I (we) have spent a big part of weekend planning out the color, material and space schemes for future bathroom. After hours of staring on every possible tile in the 20 mile perimeter, after mild disagreements and compromising, after finding exactly the right colors
only to learn that the materials are inappropriate and the desired shapes unavailable, the decision was (preliminary) made.
To relax a little, to get the tiles from my head for a while, and to have something sweet ready for our friend R. (the great wizard of his craft) who is creating for us the perfect new space, I have made the banana - cranberry -walnut bread. I tried the recipe from R.L. Beranbaum's Bread Bible, but I (somehow) completely messed up the prescribed sequence. I mixed flour, sugar and baking soda first, than added sour cream, realized the mistake - the sour cream was supposed to be whisked with butter and sugar together, than with eggs and the solids were supposed to be add as the last. Oh well, I contemplated a fresh start for a second, than voted against it, added butter and eggs to whatever I already had instead, followed by mashed banana, cranberries and toasted nuts, scraped the mass to the greased form and waited without any expectation to see what will come up from the oven. And the miracle happened, the bread is actually very good.
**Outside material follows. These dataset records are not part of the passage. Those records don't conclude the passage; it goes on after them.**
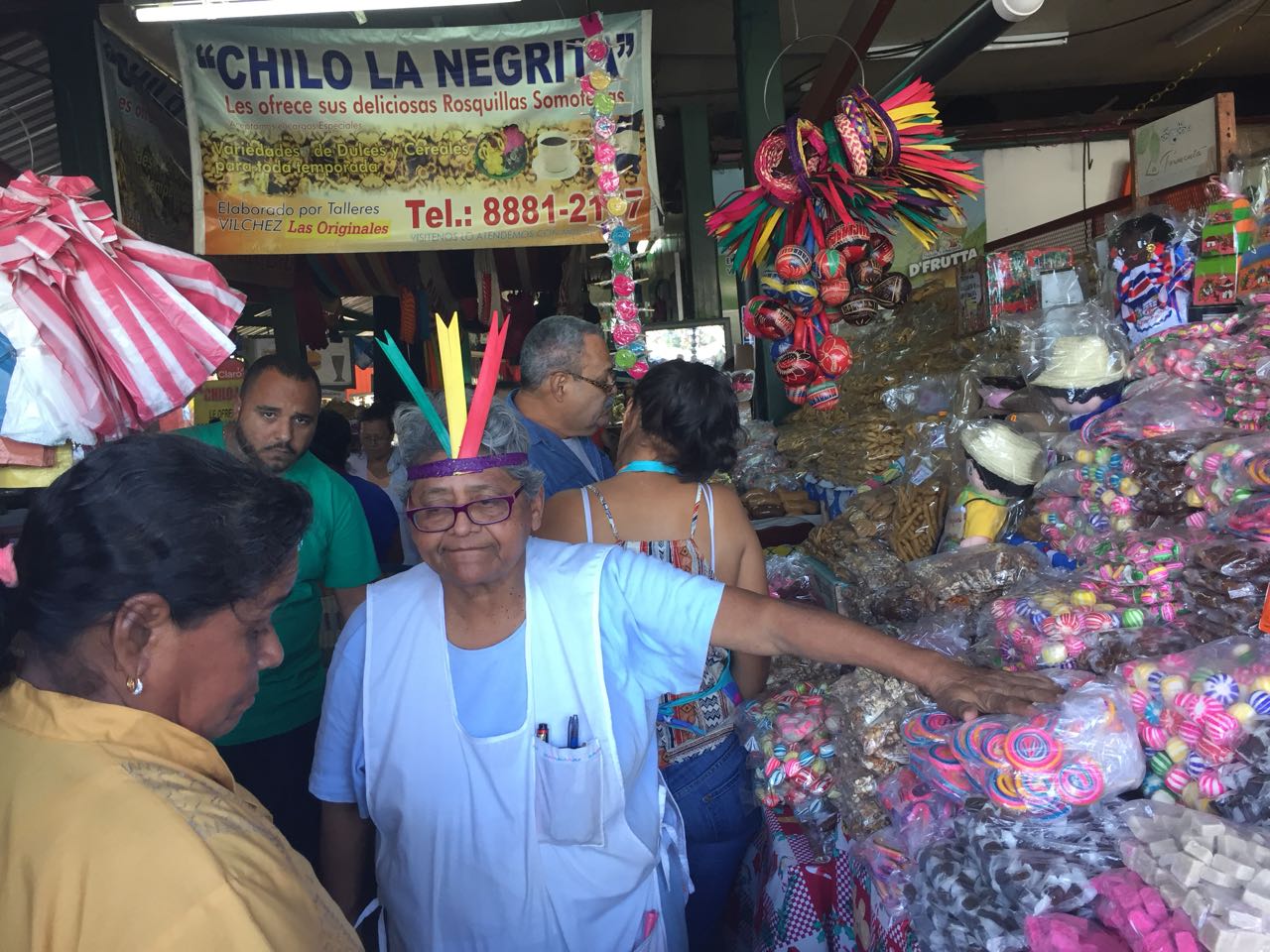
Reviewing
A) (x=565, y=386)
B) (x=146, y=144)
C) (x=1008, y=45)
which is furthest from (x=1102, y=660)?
(x=1008, y=45)

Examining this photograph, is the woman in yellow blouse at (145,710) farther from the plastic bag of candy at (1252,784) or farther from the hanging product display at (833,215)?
the hanging product display at (833,215)

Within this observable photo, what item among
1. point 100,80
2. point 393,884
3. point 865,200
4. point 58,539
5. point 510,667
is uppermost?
point 100,80

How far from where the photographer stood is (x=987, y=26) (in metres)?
3.22

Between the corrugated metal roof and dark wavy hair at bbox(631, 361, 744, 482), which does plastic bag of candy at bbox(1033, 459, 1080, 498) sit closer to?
dark wavy hair at bbox(631, 361, 744, 482)

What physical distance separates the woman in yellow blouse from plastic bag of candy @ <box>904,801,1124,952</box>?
774 mm

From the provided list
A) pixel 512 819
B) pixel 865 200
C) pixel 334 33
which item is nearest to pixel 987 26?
pixel 865 200

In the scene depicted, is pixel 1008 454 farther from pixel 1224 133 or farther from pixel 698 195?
pixel 698 195

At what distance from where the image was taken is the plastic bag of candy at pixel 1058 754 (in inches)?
45.1

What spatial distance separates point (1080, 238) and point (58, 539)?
2.97 metres

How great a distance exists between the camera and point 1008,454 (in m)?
2.10

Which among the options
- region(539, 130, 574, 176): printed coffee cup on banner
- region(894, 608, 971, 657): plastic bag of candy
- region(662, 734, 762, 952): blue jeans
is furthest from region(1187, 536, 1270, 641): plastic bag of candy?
region(539, 130, 574, 176): printed coffee cup on banner

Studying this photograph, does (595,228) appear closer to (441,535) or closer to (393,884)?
(441,535)

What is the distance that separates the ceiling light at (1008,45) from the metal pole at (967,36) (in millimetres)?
1436

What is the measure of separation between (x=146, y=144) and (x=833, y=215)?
3.17m
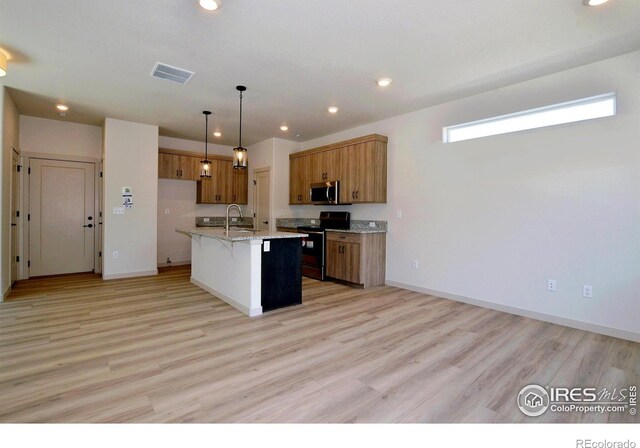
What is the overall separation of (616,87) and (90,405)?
5.32 m

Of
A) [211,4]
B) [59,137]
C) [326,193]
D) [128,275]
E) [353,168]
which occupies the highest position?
[211,4]

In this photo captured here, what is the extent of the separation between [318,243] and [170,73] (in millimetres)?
3488

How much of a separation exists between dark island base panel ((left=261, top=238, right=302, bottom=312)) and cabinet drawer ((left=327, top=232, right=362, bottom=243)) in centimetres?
129

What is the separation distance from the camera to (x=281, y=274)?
13.1ft

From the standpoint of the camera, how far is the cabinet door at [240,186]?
7.72 meters

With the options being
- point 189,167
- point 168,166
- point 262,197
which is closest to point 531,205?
point 262,197

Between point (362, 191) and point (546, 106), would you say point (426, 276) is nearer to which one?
point (362, 191)

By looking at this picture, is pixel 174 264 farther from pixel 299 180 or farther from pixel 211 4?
pixel 211 4

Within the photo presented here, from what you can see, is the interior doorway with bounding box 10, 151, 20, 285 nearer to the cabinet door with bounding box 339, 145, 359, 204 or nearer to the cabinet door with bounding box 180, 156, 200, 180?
the cabinet door with bounding box 180, 156, 200, 180

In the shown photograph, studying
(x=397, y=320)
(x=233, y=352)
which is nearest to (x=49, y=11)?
(x=233, y=352)

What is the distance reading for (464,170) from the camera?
4.38m

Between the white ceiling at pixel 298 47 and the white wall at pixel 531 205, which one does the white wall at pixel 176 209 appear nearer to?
the white ceiling at pixel 298 47

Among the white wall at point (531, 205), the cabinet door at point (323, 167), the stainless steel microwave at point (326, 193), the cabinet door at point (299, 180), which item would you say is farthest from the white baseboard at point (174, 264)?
the white wall at point (531, 205)

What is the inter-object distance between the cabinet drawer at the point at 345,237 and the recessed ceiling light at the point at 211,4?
139 inches
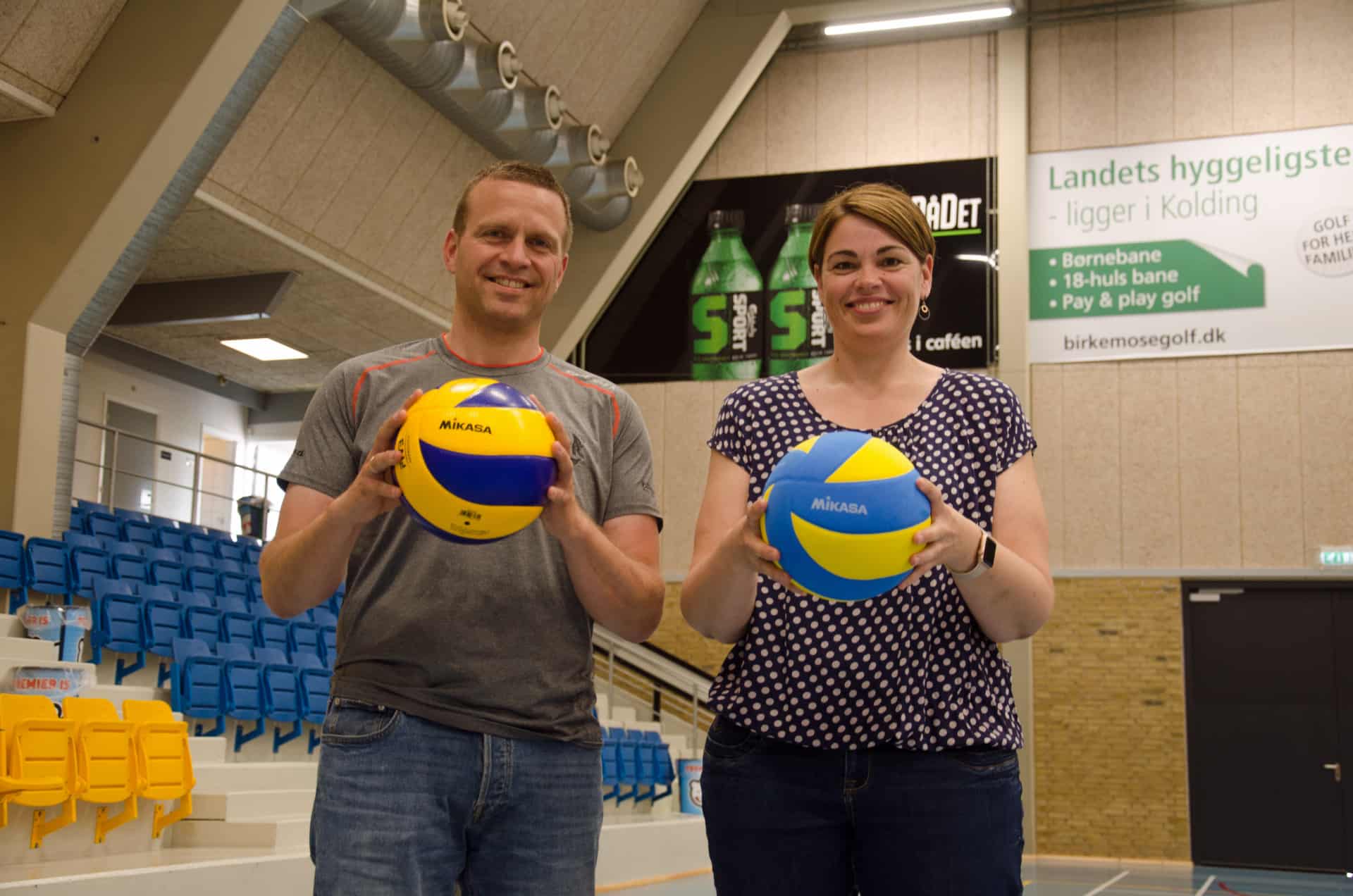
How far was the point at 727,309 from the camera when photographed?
18.0 metres

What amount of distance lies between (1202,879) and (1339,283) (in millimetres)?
7427

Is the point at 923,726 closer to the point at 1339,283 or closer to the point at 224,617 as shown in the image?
the point at 224,617

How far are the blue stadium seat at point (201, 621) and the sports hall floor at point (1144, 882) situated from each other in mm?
3543

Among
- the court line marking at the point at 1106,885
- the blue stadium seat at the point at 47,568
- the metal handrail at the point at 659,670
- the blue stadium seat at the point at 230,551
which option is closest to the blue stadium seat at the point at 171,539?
the blue stadium seat at the point at 230,551

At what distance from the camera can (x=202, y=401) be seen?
19438 millimetres

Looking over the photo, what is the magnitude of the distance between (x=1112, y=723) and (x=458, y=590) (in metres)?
15.2

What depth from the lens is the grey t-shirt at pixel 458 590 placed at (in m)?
2.33

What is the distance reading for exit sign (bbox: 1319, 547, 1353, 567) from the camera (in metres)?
15.6

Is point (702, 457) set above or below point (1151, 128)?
below

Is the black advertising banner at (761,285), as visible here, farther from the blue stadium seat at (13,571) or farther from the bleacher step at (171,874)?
the bleacher step at (171,874)

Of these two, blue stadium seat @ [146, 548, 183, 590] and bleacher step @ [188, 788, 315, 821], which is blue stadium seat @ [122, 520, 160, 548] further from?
bleacher step @ [188, 788, 315, 821]

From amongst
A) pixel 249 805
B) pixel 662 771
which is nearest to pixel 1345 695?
pixel 662 771

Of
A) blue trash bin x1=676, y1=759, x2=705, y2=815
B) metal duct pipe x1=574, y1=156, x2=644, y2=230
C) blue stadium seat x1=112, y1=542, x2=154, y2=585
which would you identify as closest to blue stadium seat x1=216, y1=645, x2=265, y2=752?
blue stadium seat x1=112, y1=542, x2=154, y2=585

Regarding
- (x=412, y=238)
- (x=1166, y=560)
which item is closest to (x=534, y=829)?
(x=412, y=238)
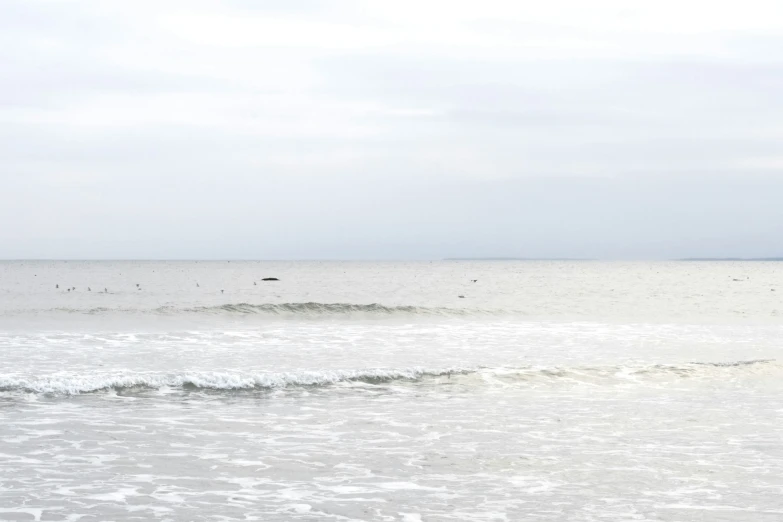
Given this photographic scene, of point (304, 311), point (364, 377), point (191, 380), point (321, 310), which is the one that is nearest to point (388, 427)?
point (364, 377)

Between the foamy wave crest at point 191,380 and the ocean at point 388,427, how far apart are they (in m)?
0.06

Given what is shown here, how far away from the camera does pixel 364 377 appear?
71.4 ft

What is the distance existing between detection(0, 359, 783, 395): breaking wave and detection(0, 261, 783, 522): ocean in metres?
0.07

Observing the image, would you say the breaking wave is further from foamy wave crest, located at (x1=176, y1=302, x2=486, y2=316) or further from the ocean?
foamy wave crest, located at (x1=176, y1=302, x2=486, y2=316)

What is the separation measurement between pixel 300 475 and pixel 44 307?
1861 inches

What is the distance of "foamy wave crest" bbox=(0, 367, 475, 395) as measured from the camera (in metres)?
19.4

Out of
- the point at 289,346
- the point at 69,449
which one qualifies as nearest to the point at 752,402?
the point at 69,449

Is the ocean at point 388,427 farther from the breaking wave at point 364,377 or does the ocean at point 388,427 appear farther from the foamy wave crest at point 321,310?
the foamy wave crest at point 321,310

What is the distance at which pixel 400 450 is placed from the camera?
1330cm

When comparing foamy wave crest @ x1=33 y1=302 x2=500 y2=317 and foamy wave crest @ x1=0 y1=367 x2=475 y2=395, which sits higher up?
foamy wave crest @ x1=0 y1=367 x2=475 y2=395

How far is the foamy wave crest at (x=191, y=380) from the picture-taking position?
1939 centimetres

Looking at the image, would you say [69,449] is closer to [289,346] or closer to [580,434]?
[580,434]

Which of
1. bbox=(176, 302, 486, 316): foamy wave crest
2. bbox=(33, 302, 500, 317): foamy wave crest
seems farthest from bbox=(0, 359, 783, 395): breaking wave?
bbox=(176, 302, 486, 316): foamy wave crest

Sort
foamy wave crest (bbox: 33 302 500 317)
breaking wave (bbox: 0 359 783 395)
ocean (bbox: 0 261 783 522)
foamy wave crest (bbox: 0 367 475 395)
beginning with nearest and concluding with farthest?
ocean (bbox: 0 261 783 522) < foamy wave crest (bbox: 0 367 475 395) < breaking wave (bbox: 0 359 783 395) < foamy wave crest (bbox: 33 302 500 317)
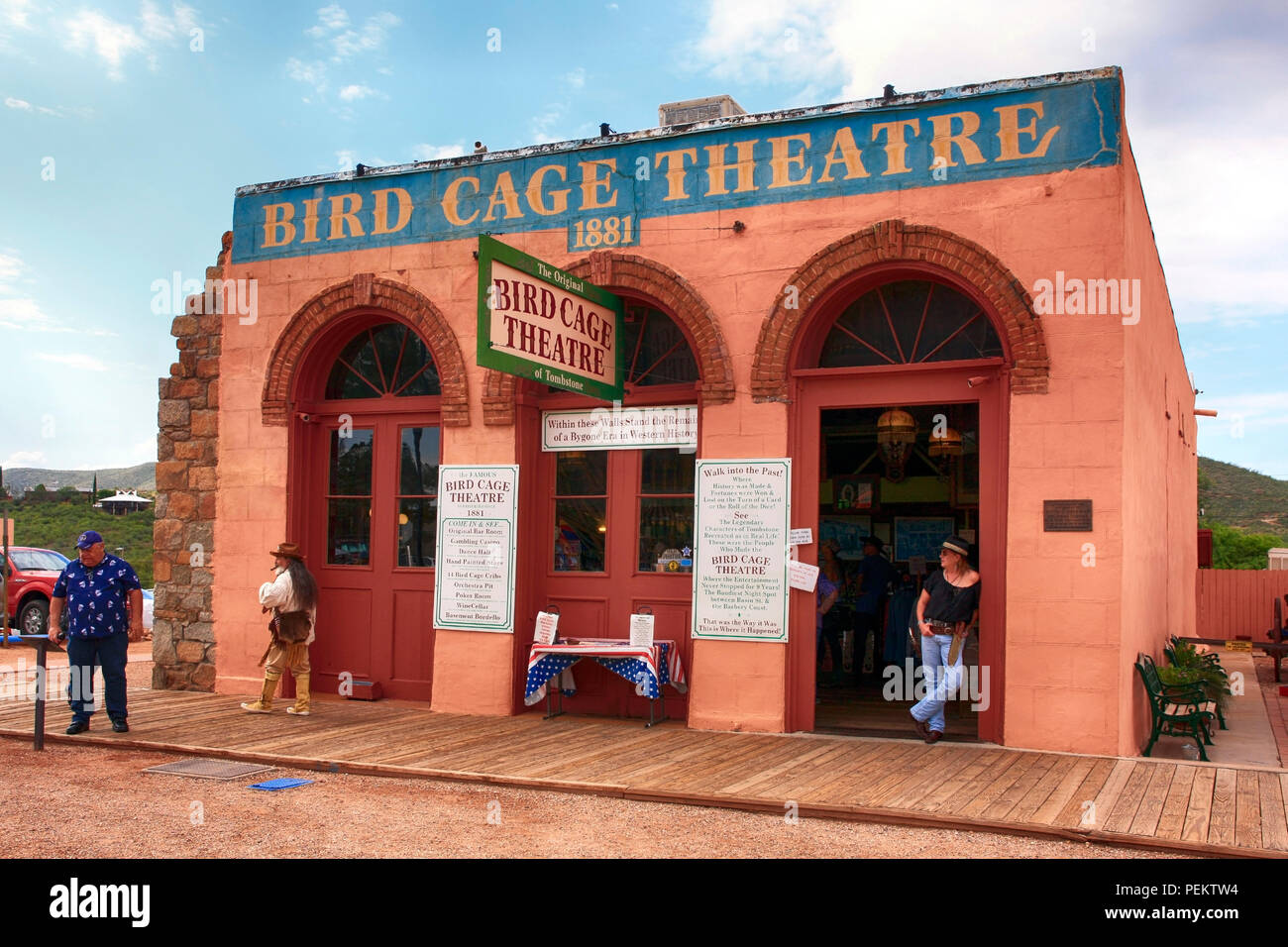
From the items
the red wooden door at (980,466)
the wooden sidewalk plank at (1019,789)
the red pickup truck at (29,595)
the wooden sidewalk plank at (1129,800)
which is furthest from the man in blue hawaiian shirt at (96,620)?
the red pickup truck at (29,595)

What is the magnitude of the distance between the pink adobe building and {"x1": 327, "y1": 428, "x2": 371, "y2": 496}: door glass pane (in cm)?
4

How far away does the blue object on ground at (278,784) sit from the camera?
7.72 metres

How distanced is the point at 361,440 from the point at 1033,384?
6.58 meters

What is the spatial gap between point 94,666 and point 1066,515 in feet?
26.0

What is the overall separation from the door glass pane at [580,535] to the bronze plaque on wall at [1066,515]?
12.6ft

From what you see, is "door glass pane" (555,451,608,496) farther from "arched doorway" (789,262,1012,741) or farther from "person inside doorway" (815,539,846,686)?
"person inside doorway" (815,539,846,686)

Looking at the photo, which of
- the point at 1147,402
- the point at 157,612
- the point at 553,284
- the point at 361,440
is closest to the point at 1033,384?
the point at 1147,402

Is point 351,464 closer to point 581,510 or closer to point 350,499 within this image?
point 350,499

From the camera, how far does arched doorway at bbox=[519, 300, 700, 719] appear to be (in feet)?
34.3

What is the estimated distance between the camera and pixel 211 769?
838cm

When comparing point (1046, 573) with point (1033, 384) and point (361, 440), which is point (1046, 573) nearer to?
point (1033, 384)

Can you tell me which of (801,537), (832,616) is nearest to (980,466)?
(801,537)

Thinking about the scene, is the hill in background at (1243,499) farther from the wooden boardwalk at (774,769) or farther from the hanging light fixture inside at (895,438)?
the wooden boardwalk at (774,769)

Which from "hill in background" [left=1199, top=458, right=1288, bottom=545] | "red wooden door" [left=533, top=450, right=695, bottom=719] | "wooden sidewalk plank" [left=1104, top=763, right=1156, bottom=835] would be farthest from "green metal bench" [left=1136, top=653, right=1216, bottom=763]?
"hill in background" [left=1199, top=458, right=1288, bottom=545]
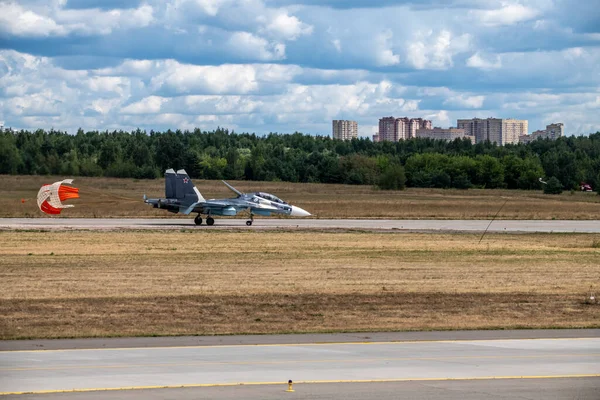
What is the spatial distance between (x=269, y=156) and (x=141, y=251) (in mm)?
108736

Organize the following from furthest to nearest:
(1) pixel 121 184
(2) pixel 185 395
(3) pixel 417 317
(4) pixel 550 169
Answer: (4) pixel 550 169 < (1) pixel 121 184 < (3) pixel 417 317 < (2) pixel 185 395

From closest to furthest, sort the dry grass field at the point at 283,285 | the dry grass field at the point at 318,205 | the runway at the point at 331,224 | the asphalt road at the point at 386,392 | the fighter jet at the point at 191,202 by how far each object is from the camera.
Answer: the asphalt road at the point at 386,392 → the dry grass field at the point at 283,285 → the runway at the point at 331,224 → the fighter jet at the point at 191,202 → the dry grass field at the point at 318,205

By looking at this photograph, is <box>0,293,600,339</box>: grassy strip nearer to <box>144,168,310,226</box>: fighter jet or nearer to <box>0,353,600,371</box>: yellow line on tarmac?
<box>0,353,600,371</box>: yellow line on tarmac

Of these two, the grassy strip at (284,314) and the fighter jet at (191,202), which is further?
the fighter jet at (191,202)

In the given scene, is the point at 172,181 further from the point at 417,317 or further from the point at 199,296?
the point at 417,317

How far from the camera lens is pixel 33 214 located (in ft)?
195

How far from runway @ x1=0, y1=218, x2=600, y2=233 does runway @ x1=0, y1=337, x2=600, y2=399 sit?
106ft

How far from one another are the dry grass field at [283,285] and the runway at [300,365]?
1.93 m

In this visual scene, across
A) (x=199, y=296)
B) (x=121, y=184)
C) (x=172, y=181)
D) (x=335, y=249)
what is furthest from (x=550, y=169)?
(x=199, y=296)

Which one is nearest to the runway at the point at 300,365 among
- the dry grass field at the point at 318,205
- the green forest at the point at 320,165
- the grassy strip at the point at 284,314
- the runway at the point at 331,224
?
the grassy strip at the point at 284,314

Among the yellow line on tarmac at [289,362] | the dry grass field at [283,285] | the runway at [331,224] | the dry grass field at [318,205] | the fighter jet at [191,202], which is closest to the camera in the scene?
the yellow line on tarmac at [289,362]

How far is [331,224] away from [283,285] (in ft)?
92.9

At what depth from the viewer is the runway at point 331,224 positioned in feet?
162

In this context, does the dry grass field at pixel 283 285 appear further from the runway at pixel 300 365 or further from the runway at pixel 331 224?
the runway at pixel 331 224
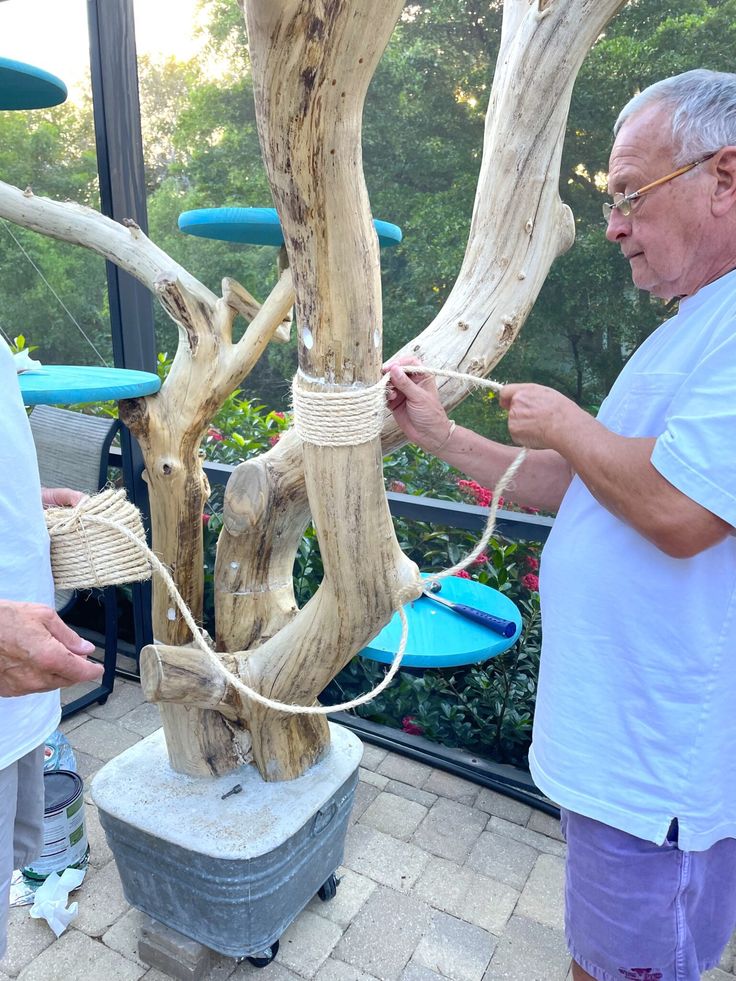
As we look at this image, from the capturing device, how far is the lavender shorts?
1145mm

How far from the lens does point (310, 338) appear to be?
1.20 metres

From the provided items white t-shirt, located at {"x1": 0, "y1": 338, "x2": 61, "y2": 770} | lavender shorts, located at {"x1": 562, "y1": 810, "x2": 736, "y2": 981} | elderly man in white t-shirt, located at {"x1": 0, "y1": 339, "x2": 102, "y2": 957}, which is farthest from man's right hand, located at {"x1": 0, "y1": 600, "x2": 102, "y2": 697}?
lavender shorts, located at {"x1": 562, "y1": 810, "x2": 736, "y2": 981}

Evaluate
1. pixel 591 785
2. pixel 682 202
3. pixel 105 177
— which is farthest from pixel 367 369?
pixel 105 177

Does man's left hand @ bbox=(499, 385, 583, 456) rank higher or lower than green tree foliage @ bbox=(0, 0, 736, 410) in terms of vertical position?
lower

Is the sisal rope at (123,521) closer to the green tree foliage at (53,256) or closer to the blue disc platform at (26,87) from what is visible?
the blue disc platform at (26,87)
The edges are a bit on the crunchy side, partly because of fancy silicon form shape I am using in place of simple loaf, but since the recipe calls for a lot of sugar and a whole stick of butter, the brownish crust tastes a lot like caramel. I used forgotten fresh cranberries i got originally for Thanksgiving sauce I never made and surprisingly they survived the two months in fridge quite fine, I had to discard just a small amount and the remaining ones were not even dried as I would expect. I as well toasted the walnuts for required 7 minutes, I have never tried that before and I have to say it made the bread more fragrant and it definitely enhanced the flavor.